◆ GIVEN INSTRUCTION A: From the essay on Aaron Burr, copy the passage starting at "Some say that’s" and ending at "to be President.".
◆ GIVEN INSTRUCTION B: In the essay on Aaron Burr, which two of Burr's failures may have been more important for establishing the character of the United States?
◆ GIVEN INSTRUCTION C: Continue the essay on Aaron Burr from the point where it stops.

◆ EXTRACT TO READ:
::::::::

2020 and 1800                                 General Elections

Shot in New Jersey, Died in New York.

Some say that’s why Aaron Burr was not prosecuted for killing Alexander Hamilton.  Aaron Burr is remembered for his duel with Hamilton — an important event in his life and in the life of the United States. Two of his failures may be more important for establishing the character of the United States of America – his failure to become President of the United States and his failure to become Emperor of Mexico.

I had been trying to think of who might have been an analogous character to Donald Trump – in American history, or elsewhere.  As I wrote about Donald Trump’s apparently futile effort to remain President, I had a thought.  Aaron Burr.  Fortunately for our country, the historical character that Donald Trump may resemble most, Aaron Burr,  never did get to be President.

::::::::

◆ STORED ROWS:

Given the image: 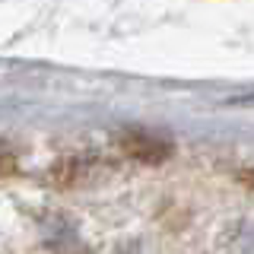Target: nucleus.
I'll use <instances>...</instances> for the list:
<instances>
[{
    "instance_id": "nucleus-1",
    "label": "nucleus",
    "mask_w": 254,
    "mask_h": 254,
    "mask_svg": "<svg viewBox=\"0 0 254 254\" xmlns=\"http://www.w3.org/2000/svg\"><path fill=\"white\" fill-rule=\"evenodd\" d=\"M121 146L130 156L143 159V162H162V159L172 153V143L156 137V133H149V130H127V133H121Z\"/></svg>"
}]
</instances>
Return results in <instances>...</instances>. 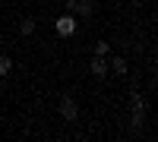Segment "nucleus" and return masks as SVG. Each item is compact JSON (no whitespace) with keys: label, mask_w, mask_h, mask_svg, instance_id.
Wrapping results in <instances>:
<instances>
[{"label":"nucleus","mask_w":158,"mask_h":142,"mask_svg":"<svg viewBox=\"0 0 158 142\" xmlns=\"http://www.w3.org/2000/svg\"><path fill=\"white\" fill-rule=\"evenodd\" d=\"M54 29H57V35H63V38H70V35L76 32V16H73V13H67V16H60Z\"/></svg>","instance_id":"nucleus-1"},{"label":"nucleus","mask_w":158,"mask_h":142,"mask_svg":"<svg viewBox=\"0 0 158 142\" xmlns=\"http://www.w3.org/2000/svg\"><path fill=\"white\" fill-rule=\"evenodd\" d=\"M60 114H63V120H76V117H79V108H76V101H73L70 95H63V101H60Z\"/></svg>","instance_id":"nucleus-2"},{"label":"nucleus","mask_w":158,"mask_h":142,"mask_svg":"<svg viewBox=\"0 0 158 142\" xmlns=\"http://www.w3.org/2000/svg\"><path fill=\"white\" fill-rule=\"evenodd\" d=\"M70 13L73 16H92V3L89 0H70Z\"/></svg>","instance_id":"nucleus-3"},{"label":"nucleus","mask_w":158,"mask_h":142,"mask_svg":"<svg viewBox=\"0 0 158 142\" xmlns=\"http://www.w3.org/2000/svg\"><path fill=\"white\" fill-rule=\"evenodd\" d=\"M92 73H95L98 76V79H101V76H108V63H104V57H92Z\"/></svg>","instance_id":"nucleus-4"},{"label":"nucleus","mask_w":158,"mask_h":142,"mask_svg":"<svg viewBox=\"0 0 158 142\" xmlns=\"http://www.w3.org/2000/svg\"><path fill=\"white\" fill-rule=\"evenodd\" d=\"M108 70H114L117 76H123V73H127V60H123V57H114V60H111V67H108Z\"/></svg>","instance_id":"nucleus-5"},{"label":"nucleus","mask_w":158,"mask_h":142,"mask_svg":"<svg viewBox=\"0 0 158 142\" xmlns=\"http://www.w3.org/2000/svg\"><path fill=\"white\" fill-rule=\"evenodd\" d=\"M10 70H13V60L6 54H0V76H10Z\"/></svg>","instance_id":"nucleus-6"},{"label":"nucleus","mask_w":158,"mask_h":142,"mask_svg":"<svg viewBox=\"0 0 158 142\" xmlns=\"http://www.w3.org/2000/svg\"><path fill=\"white\" fill-rule=\"evenodd\" d=\"M19 29H22V35H32V32H35V19H22Z\"/></svg>","instance_id":"nucleus-7"},{"label":"nucleus","mask_w":158,"mask_h":142,"mask_svg":"<svg viewBox=\"0 0 158 142\" xmlns=\"http://www.w3.org/2000/svg\"><path fill=\"white\" fill-rule=\"evenodd\" d=\"M108 51H111L108 41H98V44H95V54H98V57H108Z\"/></svg>","instance_id":"nucleus-8"},{"label":"nucleus","mask_w":158,"mask_h":142,"mask_svg":"<svg viewBox=\"0 0 158 142\" xmlns=\"http://www.w3.org/2000/svg\"><path fill=\"white\" fill-rule=\"evenodd\" d=\"M0 54H3V44H0Z\"/></svg>","instance_id":"nucleus-9"}]
</instances>
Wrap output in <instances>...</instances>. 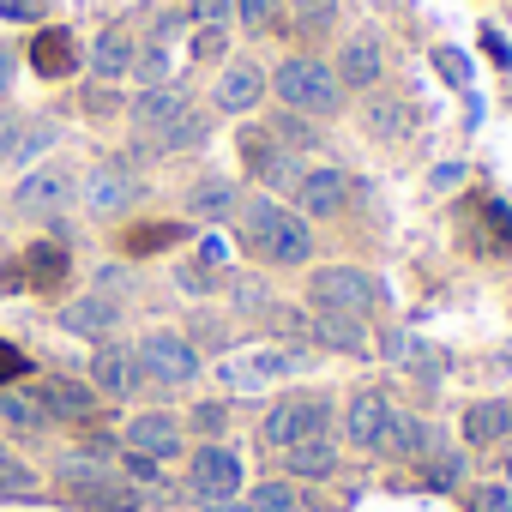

::::::::

◆ EXERCISE ANSWER A:
Some say that’s why Aaron Burr was not prosecuted for killing Alexander Hamilton.  Aaron Burr is remembered for his duel with Hamilton — an important event in his life and in the life of the United States. Two of his failures may be more important for establishing the character of the United States of America – his failure to become President of the United States and his failure to become Emperor of Mexico.

I had been trying to think of who might have been an analogous character to Donald Trump – in American history, or elsewhere.  As I wrote about Donald Trump’s apparently futile effort to remain President, I had a thought.  Aaron Burr.  Fortunately for our country, the historical character that Donald Trump may resemble most, Aaron Burr,  never did get to be President.

◆ EXERCISE ANSWER B: His failure to become President of the United States and his failure to become Emperor of Mexico.

◆ EXERCISE ANSWER C:
First consider Aaron Burr’s grandfather – Jonathan Edwards, the great preacher of Northampton.  Consider Edwards’ great sermon, “Sinners in the Hands of God”.

“The Wrath of God burns against them… the Pit is prepared, the Fire is made ready, the Furnace is now hot, ready to receive them, the Flames do now rage and glow…. there is Hell’s wide gaping Mouth open; and you have nothing to stand upon, not any Thing to take hold of: there is nothing be- tween you and Hell but the Air…Your Wickedness makes you as it were heavy as Lead, and to tend downwards with great Weight and Pressure towards Hell; and if God should let you go, you would immediately sink and swiftly descend & plunge into the bottomless Gulf. your Righteousness, would have no more Influence to uphold you and keep you out of Hell, than a Spider’s Web would have to stop a falling Rock.”

Aaron Burr’s childhood was a kind of hell.  Maybe Donald Trump’s, too.  Certainly it was hell for Fred Trump Jr.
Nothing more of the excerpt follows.